By AP/KWMU
St. Charles, MO – A St. Charles County jury on Saturday found Kenneth Baumruk guilty of killing his wife and wounding four others at the St. Louis County courthouse, during the couple's divorce hearing, in 1992.
Baumruk, 67, was convicted of first-degree murder in the killing of his wife, Mary. It was his second trial, after a guilty verdict in the first was overturned by the state's highest court.
Jurors deliberated for a little more than two hours; they ignored pleas by defense attorneys Robert Steele and David Kenyon to find Baumruk not guilty by reason of insanity.
The two attorneys argued during the weeklong trial that Baumruk suffered from "delusional disorder" and couldn't appreciate the wrongness of his actions.

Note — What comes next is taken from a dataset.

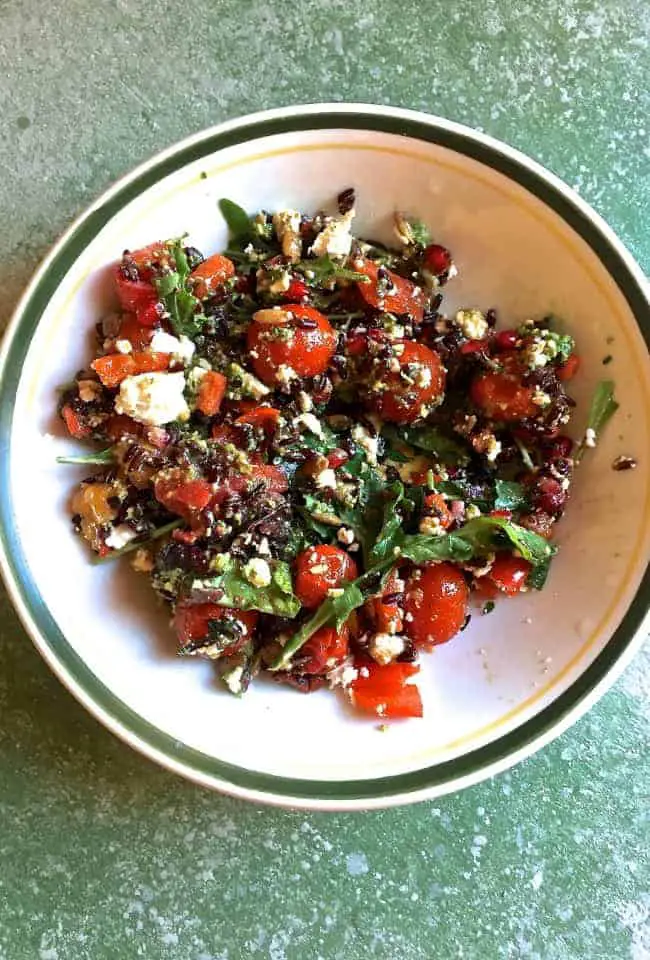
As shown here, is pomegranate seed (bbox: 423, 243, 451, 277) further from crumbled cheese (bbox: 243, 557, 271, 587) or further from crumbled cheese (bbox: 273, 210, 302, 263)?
crumbled cheese (bbox: 243, 557, 271, 587)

There was little question he fired the fatal shots. Several people witnessed the shooting in May 2001, and it was captured on audiotape.
St. Louis County prosecutors J.B. Lasater and Dean Waldemer told jurors that Baumruk knew what he was doing. They said he bought two guns in January 1992 and told co-workers at Boeing Co. that he would "kill them all" at the couple's hearing, including his wife, the attorneys and the judge.
They said Baumruk packed the guns in his suitcase for a flight from Seattle to St. Louis. For the bus ride to the courthouse, they said he put the pistols in his briefcase and put ammunition in his coat pockets.
As the hearing began, Baumruk pulled out one of the pistols and began shooting.
Baumruk was convicted of murder by a St. Louis County jury in 2001 and sentenced to death. But the Missouri Supreme Court threw out the conviction, saying the trial should have been moved out of the same courthouse where the shooting occurred.
Baumruk was not determined mentally fit for his second trial until August 2005.